#### [Supplied data]
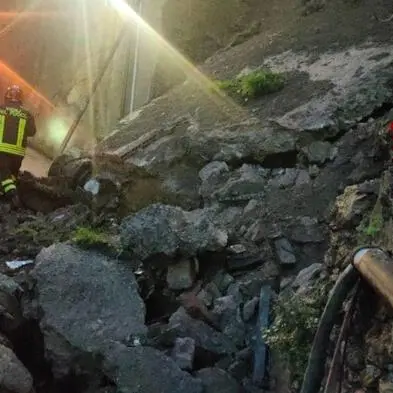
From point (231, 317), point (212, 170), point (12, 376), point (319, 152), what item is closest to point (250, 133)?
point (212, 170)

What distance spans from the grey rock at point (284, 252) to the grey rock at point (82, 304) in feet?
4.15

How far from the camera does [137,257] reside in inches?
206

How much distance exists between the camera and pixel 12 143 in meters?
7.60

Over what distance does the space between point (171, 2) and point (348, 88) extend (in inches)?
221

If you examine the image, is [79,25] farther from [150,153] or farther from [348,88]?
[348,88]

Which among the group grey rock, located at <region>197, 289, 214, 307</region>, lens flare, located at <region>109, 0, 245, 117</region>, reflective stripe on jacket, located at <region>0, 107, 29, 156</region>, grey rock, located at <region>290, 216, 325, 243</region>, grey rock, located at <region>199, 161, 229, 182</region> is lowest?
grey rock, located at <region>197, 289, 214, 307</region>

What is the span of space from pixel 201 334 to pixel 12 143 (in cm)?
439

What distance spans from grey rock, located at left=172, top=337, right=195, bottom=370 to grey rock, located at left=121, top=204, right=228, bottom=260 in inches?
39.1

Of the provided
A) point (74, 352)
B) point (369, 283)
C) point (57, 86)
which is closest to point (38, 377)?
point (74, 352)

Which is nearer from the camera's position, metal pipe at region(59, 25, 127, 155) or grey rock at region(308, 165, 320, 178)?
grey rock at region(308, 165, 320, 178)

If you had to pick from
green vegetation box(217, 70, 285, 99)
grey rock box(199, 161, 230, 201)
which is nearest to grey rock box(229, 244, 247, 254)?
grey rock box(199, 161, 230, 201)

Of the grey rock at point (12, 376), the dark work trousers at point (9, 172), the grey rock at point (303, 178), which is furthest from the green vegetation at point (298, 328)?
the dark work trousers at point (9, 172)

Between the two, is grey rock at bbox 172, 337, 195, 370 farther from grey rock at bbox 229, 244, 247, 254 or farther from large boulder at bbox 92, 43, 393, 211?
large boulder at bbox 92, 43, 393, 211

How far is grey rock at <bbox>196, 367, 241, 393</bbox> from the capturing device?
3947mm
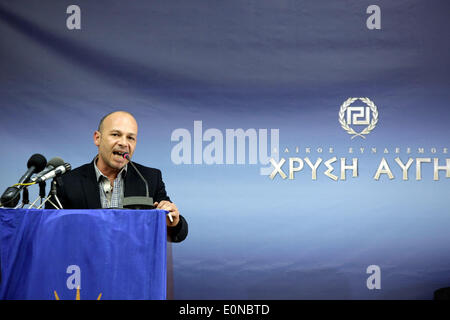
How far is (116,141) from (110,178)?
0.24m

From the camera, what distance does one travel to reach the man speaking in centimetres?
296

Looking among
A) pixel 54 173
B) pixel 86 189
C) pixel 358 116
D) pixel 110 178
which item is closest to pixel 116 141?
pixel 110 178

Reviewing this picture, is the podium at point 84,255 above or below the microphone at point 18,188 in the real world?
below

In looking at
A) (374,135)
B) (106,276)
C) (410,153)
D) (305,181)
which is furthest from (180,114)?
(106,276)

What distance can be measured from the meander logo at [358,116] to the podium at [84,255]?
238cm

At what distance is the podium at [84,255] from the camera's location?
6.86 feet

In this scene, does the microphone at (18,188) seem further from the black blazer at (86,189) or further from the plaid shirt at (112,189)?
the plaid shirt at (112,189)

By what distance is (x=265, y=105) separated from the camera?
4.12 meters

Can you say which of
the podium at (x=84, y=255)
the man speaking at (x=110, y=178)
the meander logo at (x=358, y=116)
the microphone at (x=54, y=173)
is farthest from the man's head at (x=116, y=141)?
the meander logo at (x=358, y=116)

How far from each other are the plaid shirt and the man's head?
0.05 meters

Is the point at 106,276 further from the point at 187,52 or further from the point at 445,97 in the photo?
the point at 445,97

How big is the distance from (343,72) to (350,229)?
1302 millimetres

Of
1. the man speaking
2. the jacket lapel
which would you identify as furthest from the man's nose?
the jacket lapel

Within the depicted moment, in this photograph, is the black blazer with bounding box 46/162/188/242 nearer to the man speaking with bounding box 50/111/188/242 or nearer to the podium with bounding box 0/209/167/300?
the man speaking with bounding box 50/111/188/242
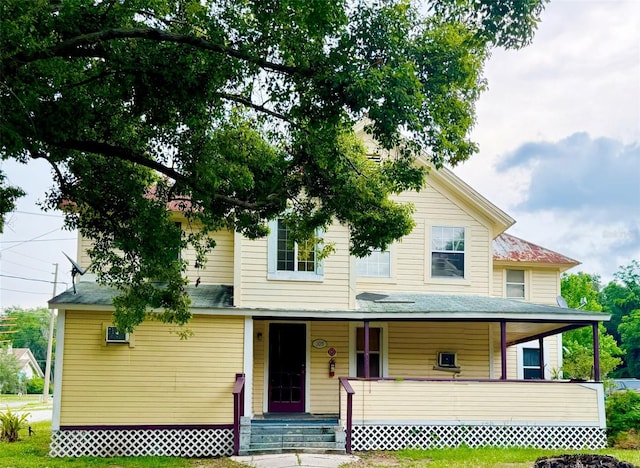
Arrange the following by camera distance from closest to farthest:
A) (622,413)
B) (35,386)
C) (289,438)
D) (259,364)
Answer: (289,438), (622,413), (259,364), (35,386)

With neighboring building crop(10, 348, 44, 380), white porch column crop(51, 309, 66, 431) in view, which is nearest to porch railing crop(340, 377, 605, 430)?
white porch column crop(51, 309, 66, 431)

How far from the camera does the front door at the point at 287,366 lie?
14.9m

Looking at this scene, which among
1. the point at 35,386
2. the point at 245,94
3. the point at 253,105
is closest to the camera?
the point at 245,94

---

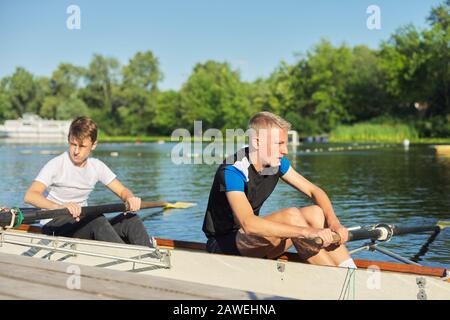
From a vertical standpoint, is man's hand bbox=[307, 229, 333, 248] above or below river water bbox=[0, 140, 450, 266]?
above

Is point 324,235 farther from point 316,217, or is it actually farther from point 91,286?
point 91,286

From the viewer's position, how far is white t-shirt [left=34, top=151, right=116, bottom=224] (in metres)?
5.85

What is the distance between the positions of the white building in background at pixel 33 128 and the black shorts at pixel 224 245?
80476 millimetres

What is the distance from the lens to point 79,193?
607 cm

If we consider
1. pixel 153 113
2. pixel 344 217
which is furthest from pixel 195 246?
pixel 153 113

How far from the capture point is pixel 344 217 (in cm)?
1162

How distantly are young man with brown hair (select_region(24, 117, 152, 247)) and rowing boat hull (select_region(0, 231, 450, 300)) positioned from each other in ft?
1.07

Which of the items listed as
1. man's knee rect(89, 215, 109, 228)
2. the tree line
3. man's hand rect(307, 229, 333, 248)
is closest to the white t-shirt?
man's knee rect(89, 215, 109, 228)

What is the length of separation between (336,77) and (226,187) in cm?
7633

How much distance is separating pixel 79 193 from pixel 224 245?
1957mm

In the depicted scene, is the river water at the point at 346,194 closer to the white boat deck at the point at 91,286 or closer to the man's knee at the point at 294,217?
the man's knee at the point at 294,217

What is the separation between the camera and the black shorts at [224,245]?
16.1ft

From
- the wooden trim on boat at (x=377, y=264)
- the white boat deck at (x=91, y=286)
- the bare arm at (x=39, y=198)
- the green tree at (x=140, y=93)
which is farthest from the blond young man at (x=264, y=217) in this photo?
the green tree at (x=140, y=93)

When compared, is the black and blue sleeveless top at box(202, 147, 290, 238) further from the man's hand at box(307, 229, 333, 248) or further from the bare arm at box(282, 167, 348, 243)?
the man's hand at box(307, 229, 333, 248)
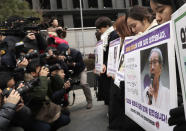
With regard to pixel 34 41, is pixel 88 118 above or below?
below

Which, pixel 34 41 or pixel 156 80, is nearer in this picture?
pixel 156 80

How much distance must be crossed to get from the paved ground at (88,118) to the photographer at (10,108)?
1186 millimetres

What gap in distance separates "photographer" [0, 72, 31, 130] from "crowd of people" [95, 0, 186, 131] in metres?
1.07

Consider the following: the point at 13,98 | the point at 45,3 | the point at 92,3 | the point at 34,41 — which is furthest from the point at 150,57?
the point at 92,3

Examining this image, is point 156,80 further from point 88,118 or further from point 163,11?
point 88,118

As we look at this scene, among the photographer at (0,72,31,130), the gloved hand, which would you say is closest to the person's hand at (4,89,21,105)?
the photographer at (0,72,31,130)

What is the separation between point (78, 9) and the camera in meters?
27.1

* * *

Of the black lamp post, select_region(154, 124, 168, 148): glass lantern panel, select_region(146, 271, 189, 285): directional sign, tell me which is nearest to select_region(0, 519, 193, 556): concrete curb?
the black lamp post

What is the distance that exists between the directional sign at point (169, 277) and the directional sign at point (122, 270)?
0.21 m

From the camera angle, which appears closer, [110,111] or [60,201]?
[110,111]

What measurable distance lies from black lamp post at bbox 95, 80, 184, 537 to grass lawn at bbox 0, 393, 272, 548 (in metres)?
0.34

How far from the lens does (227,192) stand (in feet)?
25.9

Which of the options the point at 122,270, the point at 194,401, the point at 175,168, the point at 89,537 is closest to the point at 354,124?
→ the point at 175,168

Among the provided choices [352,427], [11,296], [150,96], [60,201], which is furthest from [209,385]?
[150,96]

#### [Goal of the exercise]
Can you rewrite the rows, beginning at the line that has "In this scene, does" and stopping after the line that has "Answer: (289,438), (622,413), (259,364), (35,386)", with "microphone" replaced by "mic" and everything else left unchanged? Leave the pictures out of your answer.

#### [Written answer]
In this scene, does the mic at (18,188) seem further from the black blazer at (86,189) or further from the plaid shirt at (112,189)?
the plaid shirt at (112,189)

By what distance is (x=265, y=105) separated from the camera?
4.12 meters

Can you say which of
the podium at (x=84, y=255)
the man speaking at (x=110, y=178)
the meander logo at (x=358, y=116)
the mic at (x=54, y=173)
is farthest from the man's head at (x=116, y=141)?
the meander logo at (x=358, y=116)

How far from each other are the plaid shirt and the man's head?
0.05 meters

Is the point at 106,276 further from the point at 187,52 or further from the point at 445,97 in the photo?
the point at 445,97

How big is the distance from (343,72) to (350,229)?
1302 millimetres

Of
1. the man speaking
2. the jacket lapel
which would you identify as furthest from the man's nose?
the jacket lapel

Within the depicted moment, in this photograph, is the black blazer with bounding box 46/162/188/242 nearer to the man speaking with bounding box 50/111/188/242 or nearer to the podium with bounding box 0/209/167/300?
the man speaking with bounding box 50/111/188/242
Arrange the following by camera distance from closest to farthest:
A) (622,413)
B) (35,386)
C) (289,438)
D) (259,364)
Answer: (289,438), (622,413), (259,364), (35,386)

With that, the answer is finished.